Verwelkte Kornblumen – das einzige Andenken ihrer verstorbenen Mutter – glimmten im purpurroten Feuerraum. Lena umklammerte den Schürhaken fest.
– Es war die Schürze meiner Mutter.
„Das ist Mamas, oder vielleicht auch nicht, aber die Ecken sind voller Dreck!“, winkte die Schwiegermutter gleichgültig ab und fegte Mehl von der Arbeitsplatte. „Ich kauf dir ein neues, eins aus Plastik. Dieses alte Ding gehört schon längst in den Müll.“
Lena ließ den Schürhaken auf den gemauerten Vorsprung herab.
Sie erbte das Haus in Snovitsy von ihrer Großmutter: ein solides, geräumiges Blockhaus mit fünf Wänden und hohen Decken.

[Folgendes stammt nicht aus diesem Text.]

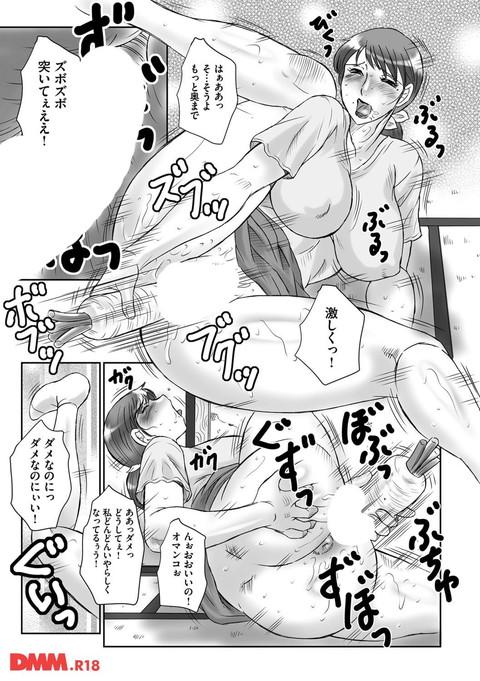 母姦獄卍-0014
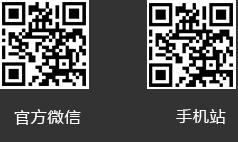 重庆betway官网登录体育必威体育官网下载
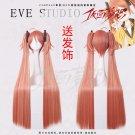 Black Bullet Aihara Enju long blonde mix cosplay wig 2 clip 100cm ponytails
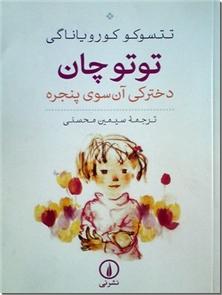 کتاب توتوچان دخترکی آن سوی پنجره - داستانهای مدرسه توموئه - خرید کتاب از: www.ashja.com - کتابسرای اشجع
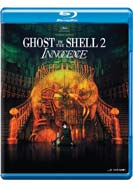 Ghost in the Shell 2: Innocence (Blu-ray & DVD)
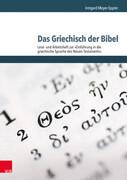 Das Griechisch der Bibel - Lese- und Arbeitsheft zur Einführung in die griechische Sprache des Neuen Testaments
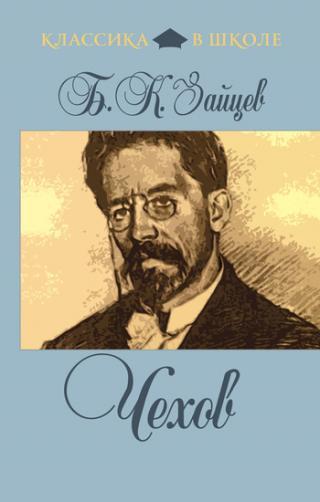 Чехов. Литературная биография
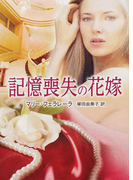 記憶喪失の花嫁 (MIRA文庫)(MIRA文庫)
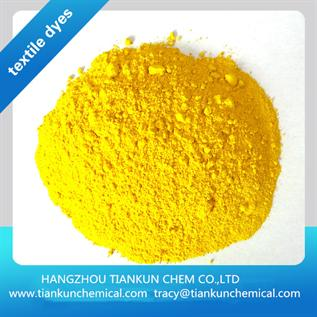 Used for heat transfer printing ink and digital ink-jet, Micropowder red, yellow powder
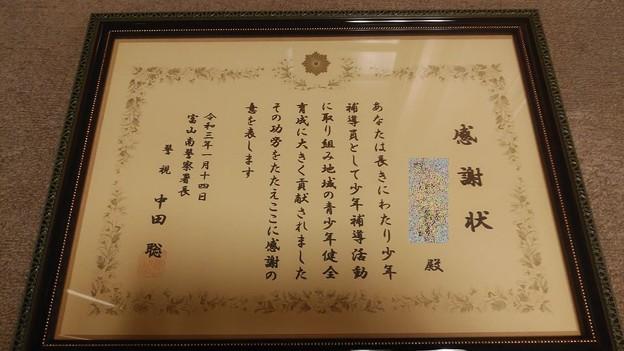 2021/01/14感謝状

Sie tünchte den Ofen selbst, hängte die Vorhänge auf und bewahrte sorgsam die Habseligkeiten ihrer Mutter auf, die sie aus Kamyschin mitgebracht hatte. Ihr Mann Sergei war nur wenige Schritte entfernt, im Haus ihrer Mutter, gemeldet. Doch Valentina Pawlowna lebte als alleinige Herrin im Haus.
Sie kam jederzeit herein, ohne anzuklopfen. Sie räumte die Gurkengläser um, spülte saubere Teller und murmelte leise vor sich hin. Sergej winkte ihn nur ab: „Lena, sie will doch helfen, warum bist du so wütend?“
„Schütt die Suppe von gestern weg“, sagte Valentina Pawlowna und spähte in den Topf. „Serjoschenka braucht frische Suppe. Seht sie euch an, sie hat nur noch Matsch gekocht.“
– Valentina Pawlowna. Ich habe Sie heute nicht in dieses Haus eingeladen.
„Ich brauche deine Einladung nicht“, grinste die Schwiegermutter und setzte sich auf einen Hocker. „Mein Sohn wohnt hier, also habe ich auch das Recht zu kommen. Der Sohn hat das Sagen, vergiss das nicht! Seine erste Schlampe hat auch ihre Rechte geltend gemacht, bis ich sie rausgeschmissen habe. Also halt den Mund, Lenka.“
Sie zog eine Handvoll Sonnenblumenkerne aus der Tasche und begann, sie direkt auf dem sauberen Boden zu knacken. Lena betrachtete die Schalen; alles darin brodelte vor Leben. In einer halben Stunde musste sie ihre sechsjährige Tochter Olya vom Kindergarten abholen.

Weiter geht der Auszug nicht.